Authors: Giovanni Federico and Pablo Martinelli Lasheras
Read the full paper here
What has to do the exposure to Barbary Pirate raids in Early Modern Italy with vine-planting techniques in the early 20th century? You will learn it by reading this short entry.
In a recent paper, Giovanni Federico (New York University Abu Dhabi- NYUAD) and Pablo Martinelli (University Carlos III Madrid – UC3M) study the economics of intercropping in Italian traditional agriculture.
The economics of vine intercropping: a spatial diversification strategy.
Intercropping is the practice of growing several crops simultaneously on the same plot.
We study the case of vine intercropping, a practice consisting in planting vines in a scattered pattern and in growing other (mostly field) crops in between, rather than concentrating vines in specialized vineyards.
Vine intercropping was widely adopted in Italy from the Late Middle Ages to the mid of the 20th century, and accounted for ca. half of Italian wine production in the interwar years.
Studying viticulture is relevant because wine was a major agricultural product for the still largely agrarian Italian economy.
In the early 20th century, wine accounted for nearly 8% of Italian GDP:
Wine was also grown almost everywhere in Italy, and in some areas the relevance of viticulture to the local economy was gigantic, as shown by the following map:
Any aspect associated to wine-growing, such as the planting techniques, had therefore important social welfare implications for the local economy.
Yet, intercropping was not uniformly adopted across the country, as the following map shows:
Why did peasants adopt intercropping? Why did they so only in certain areas of the country?
Why did a planting practice that lasted for over half a millennium (according to documented evidence) disappear in a couple of decades following WWII?
Spatial dispersion of vines and simultaneous growth of different crops in the same field increased production costs.
At the same time, spatial diversification was a form of risk management, reducing the risk of losing the whole harvest of a single product by field-specific negative shocks.
In absence of developed financial markets, traditional peasants relied on this strategy of risk management.
Barbary piracy, scattered vs agglomerated settlement and the historical adoption of intercropping.
A key parameter influencing the price (and therefore the likelihood of its adoption) of this form of insurance was the distance of peasant dwellings from their fields.
Although in the paper we also discuss some ecological and risk-related determinants of intercropping, we show that it was strongly correlated with the settlement pattern, as is evident from this map:
In the Northeast-Centre a large share of population inhabited in scattered dwellings, isolated in the countryside.

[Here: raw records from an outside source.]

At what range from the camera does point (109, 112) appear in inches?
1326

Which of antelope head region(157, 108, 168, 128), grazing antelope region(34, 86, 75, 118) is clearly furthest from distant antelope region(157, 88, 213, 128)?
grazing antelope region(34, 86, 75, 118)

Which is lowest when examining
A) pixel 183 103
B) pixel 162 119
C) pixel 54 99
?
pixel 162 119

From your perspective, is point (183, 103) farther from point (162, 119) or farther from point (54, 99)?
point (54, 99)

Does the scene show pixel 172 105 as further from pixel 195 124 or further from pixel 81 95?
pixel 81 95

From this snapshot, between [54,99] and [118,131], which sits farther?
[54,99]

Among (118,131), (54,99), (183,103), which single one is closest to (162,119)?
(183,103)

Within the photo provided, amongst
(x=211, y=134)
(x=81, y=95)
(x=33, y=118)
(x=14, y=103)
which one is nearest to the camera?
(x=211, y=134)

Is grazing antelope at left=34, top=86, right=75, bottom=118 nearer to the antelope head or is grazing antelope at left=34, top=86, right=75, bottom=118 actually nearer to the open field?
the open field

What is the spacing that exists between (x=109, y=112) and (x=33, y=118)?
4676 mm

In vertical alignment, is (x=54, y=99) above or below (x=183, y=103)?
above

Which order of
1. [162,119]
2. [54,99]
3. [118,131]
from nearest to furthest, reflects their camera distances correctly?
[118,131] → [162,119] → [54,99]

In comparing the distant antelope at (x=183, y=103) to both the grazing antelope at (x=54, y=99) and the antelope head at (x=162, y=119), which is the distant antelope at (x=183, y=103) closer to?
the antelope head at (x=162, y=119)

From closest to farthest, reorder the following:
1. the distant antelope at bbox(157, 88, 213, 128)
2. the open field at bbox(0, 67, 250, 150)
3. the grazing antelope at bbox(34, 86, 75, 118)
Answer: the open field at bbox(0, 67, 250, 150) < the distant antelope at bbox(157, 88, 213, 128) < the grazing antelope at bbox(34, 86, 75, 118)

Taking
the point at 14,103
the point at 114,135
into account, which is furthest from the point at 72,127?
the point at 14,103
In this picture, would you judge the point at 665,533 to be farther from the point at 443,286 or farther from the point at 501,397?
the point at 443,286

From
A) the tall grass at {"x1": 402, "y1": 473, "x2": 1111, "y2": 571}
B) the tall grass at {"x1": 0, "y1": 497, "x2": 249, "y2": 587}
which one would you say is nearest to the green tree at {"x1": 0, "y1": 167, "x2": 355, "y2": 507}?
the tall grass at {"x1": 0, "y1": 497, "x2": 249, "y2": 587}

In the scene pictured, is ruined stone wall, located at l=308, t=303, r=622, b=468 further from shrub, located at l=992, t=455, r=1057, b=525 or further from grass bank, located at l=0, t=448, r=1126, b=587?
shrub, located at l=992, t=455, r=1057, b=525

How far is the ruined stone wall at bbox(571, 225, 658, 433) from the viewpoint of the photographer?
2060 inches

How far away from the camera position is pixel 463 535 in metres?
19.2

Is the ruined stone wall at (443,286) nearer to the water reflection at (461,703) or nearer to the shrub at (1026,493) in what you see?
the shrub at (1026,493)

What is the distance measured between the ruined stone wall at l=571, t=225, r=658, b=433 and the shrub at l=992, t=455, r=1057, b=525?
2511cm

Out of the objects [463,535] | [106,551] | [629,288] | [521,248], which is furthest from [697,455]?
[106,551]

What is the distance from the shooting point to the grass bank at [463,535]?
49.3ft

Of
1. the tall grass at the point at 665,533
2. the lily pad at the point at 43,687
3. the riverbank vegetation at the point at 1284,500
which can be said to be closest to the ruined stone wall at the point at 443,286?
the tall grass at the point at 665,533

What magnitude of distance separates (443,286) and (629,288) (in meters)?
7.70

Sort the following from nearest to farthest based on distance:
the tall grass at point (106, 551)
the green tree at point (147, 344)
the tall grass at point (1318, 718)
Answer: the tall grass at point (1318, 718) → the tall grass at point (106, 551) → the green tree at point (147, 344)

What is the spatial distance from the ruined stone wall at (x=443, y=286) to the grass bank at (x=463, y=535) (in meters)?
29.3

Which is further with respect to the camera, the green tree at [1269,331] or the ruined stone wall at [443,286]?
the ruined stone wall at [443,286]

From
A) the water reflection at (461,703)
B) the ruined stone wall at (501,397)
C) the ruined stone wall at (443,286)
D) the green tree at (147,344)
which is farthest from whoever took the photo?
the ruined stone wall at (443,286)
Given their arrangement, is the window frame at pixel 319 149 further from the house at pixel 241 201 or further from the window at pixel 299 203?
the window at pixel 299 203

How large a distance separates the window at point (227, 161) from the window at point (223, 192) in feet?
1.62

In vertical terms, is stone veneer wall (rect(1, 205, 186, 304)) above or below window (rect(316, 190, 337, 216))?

The reduced distance from peasant dwellings to their fields made insurance in the form of intercropping profitable, and hence it prevailed in this area.
In many parts of the South and of the Islands rural population lived concentrated in agrotowns, at great distance form their fields.
Those distances to individual plots made intercropping unprofitable, and full field-specialization prevailed in these areas.
Vineyards were planted very close to agrotowns, while cereals (requiring less frequent trips to the field) prevailed in the more distant plots.
The paper uses data from the 1930s and shows that this correlation between the prevalence of intercropping and the settlement pattern was strong and robust to a wide set of controls and changes in specification.
The paper also identifies the causality of this correlation by exploiting a major historical source of concentration of population in agrotowns: exposure to Barbary piracy.
From the late Middle Ages, Barbary pirates raided Italian coasts in slave-taking raids that lasted until the early 19th century.
This threat provided exogenous incentives for the rural population to concentrate in agglomerated dwellings (‘agrotowns’), which then interacted with other social and economic forces (i.e., the control of the labour force by feudal lords).
The exposure to Tunis, the main origin of Barbary raids to Italy, with the fastest pre-industrial technology strongly predicts the settlement pattern in the early 20th century.
Using this exposure as an instrument for the settlement pattern in an Instrumental Variables strategy, we confirm the causal relationship between distance to the fields and the adoption of intercropping as an insurance mechanism.
We also show that intercropping, after many centuries of existence, vanished in the 1970s-1980s, following a fast decline that began in the 1950s.
Although public policies, financial development and technical change played a role, the rural exodus and the changing settlement pattern is (again) the best predictor of the variation in the demise of intercropping across Italy.
Today, many wine-growing areas of Italy advertise their landscapes as a combination of nature, history and tradition. Among the most renowned of these areas, we find the Chianti in Tuscany.
Yet, the dense and specialised vineyards that entirely cover the Chianti hills today are the result of an extremely recent human intervention.
Far from being an example of ‘traditional landscapes’, until just a couple of generations ago the Chianti hills looked totally different.
Where today vines dominate the sight, until the Italian Economic Miracle the observer was faced with a patchwork of dispersed vines and olive trees among wheat fields.
A traditional agricultural practice such as vine intercropping persisted during centuries just until the underlying economic fundamentals made it profitable to adopt it.
The case of the rise, persistence and fall of vine intercropping is another witness of the inventiveness, resilience and economic rationality of the traditional peasantry.